Acaba Başbakan'ı kim ya da kimler dinledi?
Bu konuda Ankara kulisleri son aylarda hayli hareketli. Fısıltı gazetesinde envai çeşit senaryo var.
Birçoğunun PH malzemesi olduğu açık ancak bu durum olayın vahametini azaltmıyor.
Sonuçta bu ülkenin Başbakan'ı güvende değilse o ülkede kimse güvende olamaz.
Maalesef telekulak ve siyaset ilişkisi bizde hayli eski bir konu.
1947 bütçe görüşmelerinde Menderes ile Recep Peker telefon dinleme konusunu Meclis'te tartışıyorlar. Yüce Divan zabıtlarına göre DP ile CHP karşılıklı birbirini suçluyor.
1961'de Cumhurbaşkanı Cemal Gürsel telefonlarının dinlendiğini söyleyip tedbirler aldırmış, 1977'de Bülent Ecevit telefonunu MİT'in dinlediğini tespit ettirmiş,1984'te ise Başbakan Özal'ın konutundaki telefonlarda dinleme cihazı çıkmıştı.

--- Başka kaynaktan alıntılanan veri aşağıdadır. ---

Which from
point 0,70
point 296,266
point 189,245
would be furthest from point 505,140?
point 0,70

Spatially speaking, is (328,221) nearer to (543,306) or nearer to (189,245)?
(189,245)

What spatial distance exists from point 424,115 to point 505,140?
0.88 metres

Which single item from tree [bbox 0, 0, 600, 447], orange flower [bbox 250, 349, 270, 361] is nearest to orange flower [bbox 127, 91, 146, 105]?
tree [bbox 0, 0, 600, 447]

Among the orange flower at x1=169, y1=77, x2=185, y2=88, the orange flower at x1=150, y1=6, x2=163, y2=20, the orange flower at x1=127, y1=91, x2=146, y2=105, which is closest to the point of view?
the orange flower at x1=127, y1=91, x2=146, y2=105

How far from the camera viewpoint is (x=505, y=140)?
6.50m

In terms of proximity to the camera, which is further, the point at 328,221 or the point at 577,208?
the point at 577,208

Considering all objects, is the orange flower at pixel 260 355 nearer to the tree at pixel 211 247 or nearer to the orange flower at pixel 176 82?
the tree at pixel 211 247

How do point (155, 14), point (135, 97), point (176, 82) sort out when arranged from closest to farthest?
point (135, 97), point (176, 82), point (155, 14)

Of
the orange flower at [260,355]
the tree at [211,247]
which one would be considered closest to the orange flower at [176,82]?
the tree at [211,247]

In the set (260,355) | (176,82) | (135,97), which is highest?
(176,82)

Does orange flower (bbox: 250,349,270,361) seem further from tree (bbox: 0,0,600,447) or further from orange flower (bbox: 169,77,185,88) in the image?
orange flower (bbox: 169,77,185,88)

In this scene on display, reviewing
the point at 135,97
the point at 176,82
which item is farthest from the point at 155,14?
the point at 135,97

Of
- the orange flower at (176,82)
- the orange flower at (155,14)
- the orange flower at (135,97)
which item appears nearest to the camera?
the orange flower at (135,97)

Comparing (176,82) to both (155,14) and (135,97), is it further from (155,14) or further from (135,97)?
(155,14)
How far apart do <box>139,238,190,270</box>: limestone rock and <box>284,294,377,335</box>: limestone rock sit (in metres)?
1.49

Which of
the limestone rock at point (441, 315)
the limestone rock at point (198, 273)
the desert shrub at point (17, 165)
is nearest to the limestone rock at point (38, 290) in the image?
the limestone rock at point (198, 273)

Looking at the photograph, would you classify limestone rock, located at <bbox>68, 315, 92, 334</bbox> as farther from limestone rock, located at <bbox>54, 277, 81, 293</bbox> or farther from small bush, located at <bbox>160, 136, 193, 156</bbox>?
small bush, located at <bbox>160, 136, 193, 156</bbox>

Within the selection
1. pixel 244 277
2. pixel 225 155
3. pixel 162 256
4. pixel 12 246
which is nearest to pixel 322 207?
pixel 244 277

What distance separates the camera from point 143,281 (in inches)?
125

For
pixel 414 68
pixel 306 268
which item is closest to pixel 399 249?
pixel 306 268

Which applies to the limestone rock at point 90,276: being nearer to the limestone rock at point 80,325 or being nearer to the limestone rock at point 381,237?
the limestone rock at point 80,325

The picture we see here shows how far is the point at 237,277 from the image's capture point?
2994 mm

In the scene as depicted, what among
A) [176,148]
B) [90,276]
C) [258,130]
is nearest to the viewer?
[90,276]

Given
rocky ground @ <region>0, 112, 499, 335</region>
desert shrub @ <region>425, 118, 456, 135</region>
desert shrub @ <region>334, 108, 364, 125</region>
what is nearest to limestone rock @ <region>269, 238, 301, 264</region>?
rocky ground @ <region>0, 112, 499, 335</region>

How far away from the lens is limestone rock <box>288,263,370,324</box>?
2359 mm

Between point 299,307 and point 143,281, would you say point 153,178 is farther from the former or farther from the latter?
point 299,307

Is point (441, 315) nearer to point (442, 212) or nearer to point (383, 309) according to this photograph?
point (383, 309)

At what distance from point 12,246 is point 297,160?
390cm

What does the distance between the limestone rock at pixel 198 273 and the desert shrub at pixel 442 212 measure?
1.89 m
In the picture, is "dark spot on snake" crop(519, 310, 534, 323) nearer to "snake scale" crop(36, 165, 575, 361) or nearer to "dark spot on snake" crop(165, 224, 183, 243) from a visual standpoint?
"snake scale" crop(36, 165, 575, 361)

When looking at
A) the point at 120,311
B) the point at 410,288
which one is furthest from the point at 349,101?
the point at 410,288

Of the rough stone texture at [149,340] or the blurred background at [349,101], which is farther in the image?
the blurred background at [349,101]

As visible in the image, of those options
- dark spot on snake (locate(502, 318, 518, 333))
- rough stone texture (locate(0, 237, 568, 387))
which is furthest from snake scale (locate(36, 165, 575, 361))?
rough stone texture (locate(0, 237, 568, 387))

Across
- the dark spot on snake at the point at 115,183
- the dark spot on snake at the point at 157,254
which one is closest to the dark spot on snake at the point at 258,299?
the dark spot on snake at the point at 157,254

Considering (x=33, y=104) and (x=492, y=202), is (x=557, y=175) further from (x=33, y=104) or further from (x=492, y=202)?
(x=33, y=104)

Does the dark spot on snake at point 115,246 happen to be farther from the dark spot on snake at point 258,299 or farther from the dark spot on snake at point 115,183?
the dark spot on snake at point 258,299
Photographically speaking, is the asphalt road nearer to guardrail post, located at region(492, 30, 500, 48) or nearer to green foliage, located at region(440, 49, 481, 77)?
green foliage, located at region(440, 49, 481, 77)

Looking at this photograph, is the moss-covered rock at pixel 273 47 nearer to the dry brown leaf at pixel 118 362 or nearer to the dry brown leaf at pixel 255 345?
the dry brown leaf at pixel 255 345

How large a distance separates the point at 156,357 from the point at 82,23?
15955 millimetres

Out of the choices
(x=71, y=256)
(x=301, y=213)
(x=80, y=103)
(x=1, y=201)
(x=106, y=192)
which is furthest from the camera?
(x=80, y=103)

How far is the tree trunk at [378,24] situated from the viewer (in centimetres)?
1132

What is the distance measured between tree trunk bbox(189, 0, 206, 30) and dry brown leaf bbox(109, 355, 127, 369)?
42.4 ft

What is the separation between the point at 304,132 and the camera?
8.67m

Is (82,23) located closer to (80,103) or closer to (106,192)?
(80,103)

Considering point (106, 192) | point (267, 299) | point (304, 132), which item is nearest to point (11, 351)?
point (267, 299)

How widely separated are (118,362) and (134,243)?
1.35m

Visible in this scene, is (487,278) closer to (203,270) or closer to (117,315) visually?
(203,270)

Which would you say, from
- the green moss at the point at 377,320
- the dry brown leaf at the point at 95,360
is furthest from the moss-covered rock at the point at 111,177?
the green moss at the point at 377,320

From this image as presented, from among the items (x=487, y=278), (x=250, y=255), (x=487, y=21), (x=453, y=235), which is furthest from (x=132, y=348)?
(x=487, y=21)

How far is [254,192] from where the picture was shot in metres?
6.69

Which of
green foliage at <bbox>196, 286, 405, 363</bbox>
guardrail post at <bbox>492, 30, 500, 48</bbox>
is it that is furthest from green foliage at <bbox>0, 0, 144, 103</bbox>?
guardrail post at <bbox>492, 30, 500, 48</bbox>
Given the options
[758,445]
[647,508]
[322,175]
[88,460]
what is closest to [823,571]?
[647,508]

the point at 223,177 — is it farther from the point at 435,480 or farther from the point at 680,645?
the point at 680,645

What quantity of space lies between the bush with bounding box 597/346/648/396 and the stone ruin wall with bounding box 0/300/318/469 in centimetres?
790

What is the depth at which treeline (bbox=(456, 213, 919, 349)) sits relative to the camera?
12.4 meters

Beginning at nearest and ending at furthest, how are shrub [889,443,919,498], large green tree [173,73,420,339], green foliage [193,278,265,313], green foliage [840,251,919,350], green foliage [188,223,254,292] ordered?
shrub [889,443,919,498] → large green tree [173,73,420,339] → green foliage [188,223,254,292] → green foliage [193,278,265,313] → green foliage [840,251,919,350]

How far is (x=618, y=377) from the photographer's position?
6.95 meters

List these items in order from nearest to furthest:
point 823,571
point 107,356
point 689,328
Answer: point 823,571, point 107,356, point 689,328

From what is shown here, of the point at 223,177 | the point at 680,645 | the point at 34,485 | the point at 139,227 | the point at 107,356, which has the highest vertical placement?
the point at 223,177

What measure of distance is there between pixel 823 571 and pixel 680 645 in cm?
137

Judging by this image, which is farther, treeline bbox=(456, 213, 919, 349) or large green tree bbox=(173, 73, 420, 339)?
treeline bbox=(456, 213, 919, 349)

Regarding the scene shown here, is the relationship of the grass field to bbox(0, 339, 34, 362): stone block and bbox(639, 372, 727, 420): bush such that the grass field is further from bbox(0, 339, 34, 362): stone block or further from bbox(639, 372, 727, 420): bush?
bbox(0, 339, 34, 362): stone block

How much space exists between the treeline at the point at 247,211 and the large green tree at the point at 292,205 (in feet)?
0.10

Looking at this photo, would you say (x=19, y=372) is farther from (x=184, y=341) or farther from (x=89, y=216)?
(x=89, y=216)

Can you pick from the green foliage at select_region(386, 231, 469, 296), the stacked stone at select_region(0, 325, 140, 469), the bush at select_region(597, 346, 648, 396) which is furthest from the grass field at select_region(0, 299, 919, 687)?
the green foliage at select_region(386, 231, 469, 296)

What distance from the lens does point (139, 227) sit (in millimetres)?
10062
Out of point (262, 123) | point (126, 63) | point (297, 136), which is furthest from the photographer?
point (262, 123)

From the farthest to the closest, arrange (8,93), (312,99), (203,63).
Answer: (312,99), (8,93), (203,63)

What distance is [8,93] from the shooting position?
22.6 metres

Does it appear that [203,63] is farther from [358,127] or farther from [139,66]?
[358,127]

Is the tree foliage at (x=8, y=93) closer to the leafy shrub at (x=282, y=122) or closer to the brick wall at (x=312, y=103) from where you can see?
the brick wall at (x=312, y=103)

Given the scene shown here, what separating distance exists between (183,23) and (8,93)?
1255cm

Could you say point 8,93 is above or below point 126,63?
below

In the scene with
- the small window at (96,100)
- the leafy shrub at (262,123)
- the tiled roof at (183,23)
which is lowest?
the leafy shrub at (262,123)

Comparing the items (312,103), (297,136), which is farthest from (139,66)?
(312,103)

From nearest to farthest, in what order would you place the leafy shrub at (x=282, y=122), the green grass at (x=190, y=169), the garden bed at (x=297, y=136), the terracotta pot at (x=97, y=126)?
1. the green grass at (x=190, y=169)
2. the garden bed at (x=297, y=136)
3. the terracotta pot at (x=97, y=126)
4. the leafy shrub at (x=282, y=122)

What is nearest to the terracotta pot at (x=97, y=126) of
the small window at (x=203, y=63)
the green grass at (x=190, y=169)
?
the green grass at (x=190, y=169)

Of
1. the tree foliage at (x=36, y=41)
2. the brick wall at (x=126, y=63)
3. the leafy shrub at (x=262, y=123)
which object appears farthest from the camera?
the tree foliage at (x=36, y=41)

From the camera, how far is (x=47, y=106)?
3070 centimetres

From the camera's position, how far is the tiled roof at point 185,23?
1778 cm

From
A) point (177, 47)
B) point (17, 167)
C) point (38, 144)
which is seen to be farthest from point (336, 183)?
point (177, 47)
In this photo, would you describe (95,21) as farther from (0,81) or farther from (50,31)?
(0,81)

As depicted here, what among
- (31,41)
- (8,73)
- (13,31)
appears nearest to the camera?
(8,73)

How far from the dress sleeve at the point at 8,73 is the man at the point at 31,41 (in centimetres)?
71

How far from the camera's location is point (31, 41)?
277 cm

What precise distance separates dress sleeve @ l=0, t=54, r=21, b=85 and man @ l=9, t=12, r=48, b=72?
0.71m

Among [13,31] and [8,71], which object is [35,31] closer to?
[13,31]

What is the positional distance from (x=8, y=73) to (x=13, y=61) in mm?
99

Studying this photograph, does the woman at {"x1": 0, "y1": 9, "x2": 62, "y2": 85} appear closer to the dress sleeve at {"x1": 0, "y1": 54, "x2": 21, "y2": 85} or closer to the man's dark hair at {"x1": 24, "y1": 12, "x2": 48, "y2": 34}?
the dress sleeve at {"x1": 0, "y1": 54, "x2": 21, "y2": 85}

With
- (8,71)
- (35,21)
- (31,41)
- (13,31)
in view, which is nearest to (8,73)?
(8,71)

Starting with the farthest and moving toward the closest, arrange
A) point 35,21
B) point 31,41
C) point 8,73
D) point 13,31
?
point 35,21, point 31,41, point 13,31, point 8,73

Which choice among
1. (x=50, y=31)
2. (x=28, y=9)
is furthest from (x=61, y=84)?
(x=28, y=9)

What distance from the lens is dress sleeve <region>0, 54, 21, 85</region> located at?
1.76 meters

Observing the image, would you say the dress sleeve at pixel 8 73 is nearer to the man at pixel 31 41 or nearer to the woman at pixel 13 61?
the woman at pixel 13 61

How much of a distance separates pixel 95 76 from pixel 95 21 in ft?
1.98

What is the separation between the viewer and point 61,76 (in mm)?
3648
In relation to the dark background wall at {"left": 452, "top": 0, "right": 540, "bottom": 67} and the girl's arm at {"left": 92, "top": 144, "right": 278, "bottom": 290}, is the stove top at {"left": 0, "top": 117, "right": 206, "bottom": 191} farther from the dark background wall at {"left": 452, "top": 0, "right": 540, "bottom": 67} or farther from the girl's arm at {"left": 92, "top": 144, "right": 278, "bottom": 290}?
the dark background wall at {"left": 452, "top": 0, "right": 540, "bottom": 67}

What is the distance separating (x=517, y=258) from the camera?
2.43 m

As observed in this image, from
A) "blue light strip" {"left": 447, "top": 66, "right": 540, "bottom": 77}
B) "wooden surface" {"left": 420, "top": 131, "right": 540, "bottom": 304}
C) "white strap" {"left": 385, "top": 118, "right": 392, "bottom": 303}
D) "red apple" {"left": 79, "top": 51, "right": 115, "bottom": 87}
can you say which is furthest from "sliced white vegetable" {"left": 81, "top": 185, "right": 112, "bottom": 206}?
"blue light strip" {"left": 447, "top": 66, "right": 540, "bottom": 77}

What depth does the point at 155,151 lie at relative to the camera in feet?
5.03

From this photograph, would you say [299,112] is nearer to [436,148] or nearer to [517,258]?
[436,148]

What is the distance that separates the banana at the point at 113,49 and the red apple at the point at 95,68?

1994'te dönemin başbakanı Tansu Çiller ile iki bakanın konuşmaları tam metin halinde basına servis edilmişti.
Merhum Özal gizli konuşmalarını makamında değil bahçede yapmış, Yılmaz başbakanken makamını sık sık MİT'e aratmıştı.
Başbakanlık eski Müsteşarı Hasan Celal Güzel'in telefonlarını dinleyenlere karşı telefonu her açtığında küfretmesi de yıllardır Ankara'da anlatılır.
1998'de Ankara Emniyeti'nin 8. katında yasa dışı dinleme birimi kurulduğu, başbakan ve cumhurbaşkanı dahil 963 numaranın dinlendiği ortaya çıkmıştı.
Örnekleri uzatmak mümkün.
Böcek bir yıl önce bulundu
Erdoğan yeni açıkladı ancak 'ilgili kaynaklar' böceğin bir yıl önce bulunduğunu teyit ediyorlar.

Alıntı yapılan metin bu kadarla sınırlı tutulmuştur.